● To do
Render the lines below as a JSON list of strings, one string per line, leaving out the blank lines.

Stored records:

════

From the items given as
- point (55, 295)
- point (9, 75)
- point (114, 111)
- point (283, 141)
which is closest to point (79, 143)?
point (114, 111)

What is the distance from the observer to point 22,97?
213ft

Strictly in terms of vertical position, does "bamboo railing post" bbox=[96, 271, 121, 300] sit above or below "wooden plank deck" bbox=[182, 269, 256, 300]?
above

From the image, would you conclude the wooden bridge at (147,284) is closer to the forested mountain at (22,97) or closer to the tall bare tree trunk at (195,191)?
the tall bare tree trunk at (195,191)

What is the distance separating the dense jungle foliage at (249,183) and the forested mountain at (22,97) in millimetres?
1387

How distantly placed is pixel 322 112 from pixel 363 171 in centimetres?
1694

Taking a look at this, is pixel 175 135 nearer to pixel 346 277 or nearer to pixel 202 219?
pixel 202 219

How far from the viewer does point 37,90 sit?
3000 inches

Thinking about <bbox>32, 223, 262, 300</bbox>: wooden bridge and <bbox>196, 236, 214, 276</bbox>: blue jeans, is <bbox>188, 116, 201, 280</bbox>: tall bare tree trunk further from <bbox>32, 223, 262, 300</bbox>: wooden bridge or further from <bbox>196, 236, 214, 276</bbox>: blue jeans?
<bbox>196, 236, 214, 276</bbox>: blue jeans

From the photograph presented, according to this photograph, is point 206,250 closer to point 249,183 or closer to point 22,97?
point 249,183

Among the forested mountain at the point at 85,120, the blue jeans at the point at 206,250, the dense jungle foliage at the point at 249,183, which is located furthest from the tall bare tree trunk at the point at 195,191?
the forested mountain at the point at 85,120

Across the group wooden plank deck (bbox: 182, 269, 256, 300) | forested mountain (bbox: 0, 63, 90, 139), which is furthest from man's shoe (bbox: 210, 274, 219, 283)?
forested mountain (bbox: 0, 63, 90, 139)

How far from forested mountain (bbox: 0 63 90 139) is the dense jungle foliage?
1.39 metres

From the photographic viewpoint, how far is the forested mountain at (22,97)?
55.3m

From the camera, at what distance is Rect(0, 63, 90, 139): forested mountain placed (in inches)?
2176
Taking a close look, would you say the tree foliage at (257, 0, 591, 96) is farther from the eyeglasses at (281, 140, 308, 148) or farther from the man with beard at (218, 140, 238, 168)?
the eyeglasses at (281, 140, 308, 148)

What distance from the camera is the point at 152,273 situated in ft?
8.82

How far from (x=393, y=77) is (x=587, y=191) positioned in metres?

════

● Solution to this exercise
[
  "From the items given as",
  "- point (55, 295)",
  "- point (9, 75)",
  "- point (114, 111)",
  "- point (283, 141)",
  "which is closest to point (79, 143)?",
  "point (114, 111)",
  "What is the distance from the observer to point 22,97?",
  "213ft",
  "Strictly in terms of vertical position, does \"bamboo railing post\" bbox=[96, 271, 121, 300] sit above or below \"wooden plank deck\" bbox=[182, 269, 256, 300]?",
  "above",
  "From the image, would you conclude the wooden bridge at (147,284) is closer to the forested mountain at (22,97) or closer to the tall bare tree trunk at (195,191)?",
  "the tall bare tree trunk at (195,191)",
  "What is the distance separating the dense jungle foliage at (249,183) and the forested mountain at (22,97) in millimetres?",
  "1387",
  "How distantly placed is pixel 322 112 from pixel 363 171 in centimetres?",
  "1694",
  "Taking a look at this, is pixel 175 135 nearer to pixel 346 277 or nearer to pixel 202 219?",
  "pixel 202 219",
  "How far from the viewer does point 37,90 sit?",
  "3000 inches",
  "Thinking about <bbox>32, 223, 262, 300</bbox>: wooden bridge and <bbox>196, 236, 214, 276</bbox>: blue jeans, is <bbox>188, 116, 201, 280</bbox>: tall bare tree trunk further from <bbox>32, 223, 262, 300</bbox>: wooden bridge or further from <bbox>196, 236, 214, 276</bbox>: blue jeans?",
  "<bbox>196, 236, 214, 276</bbox>: blue jeans",
  "From the photograph presented, according to this photograph, is point 206,250 closer to point 249,183 or closer to point 22,97?",
  "point 249,183",
  "Among the forested mountain at the point at 85,120, the blue jeans at the point at 206,250, the dense jungle foliage at the point at 249,183, which is located furthest from the tall bare tree trunk at the point at 195,191?",
  "the forested mountain at the point at 85,120",
  "Across the group wooden plank deck (bbox: 182, 269, 256, 300) | forested mountain (bbox: 0, 63, 90, 139), which is furthest from man's shoe (bbox: 210, 274, 219, 283)?",
  "forested mountain (bbox: 0, 63, 90, 139)",
  "How far from forested mountain (bbox: 0 63 90 139) is the dense jungle foliage?",
  "1.39 metres",
  "From the photographic viewpoint, how far is the forested mountain at (22,97)?",
  "55.3m",
  "From the camera, at what distance is Rect(0, 63, 90, 139): forested mountain placed (in inches)?",
  "2176",
  "Taking a close look, would you say the tree foliage at (257, 0, 591, 96) is farther from the eyeglasses at (281, 140, 308, 148) or farther from the man with beard at (218, 140, 238, 168)?",
  "the eyeglasses at (281, 140, 308, 148)",
  "What distance from the camera is the point at 152,273 situated in ft?",
  "8.82",
  "How far from (x=393, y=77) is (x=587, y=191) positioned in metres?"
]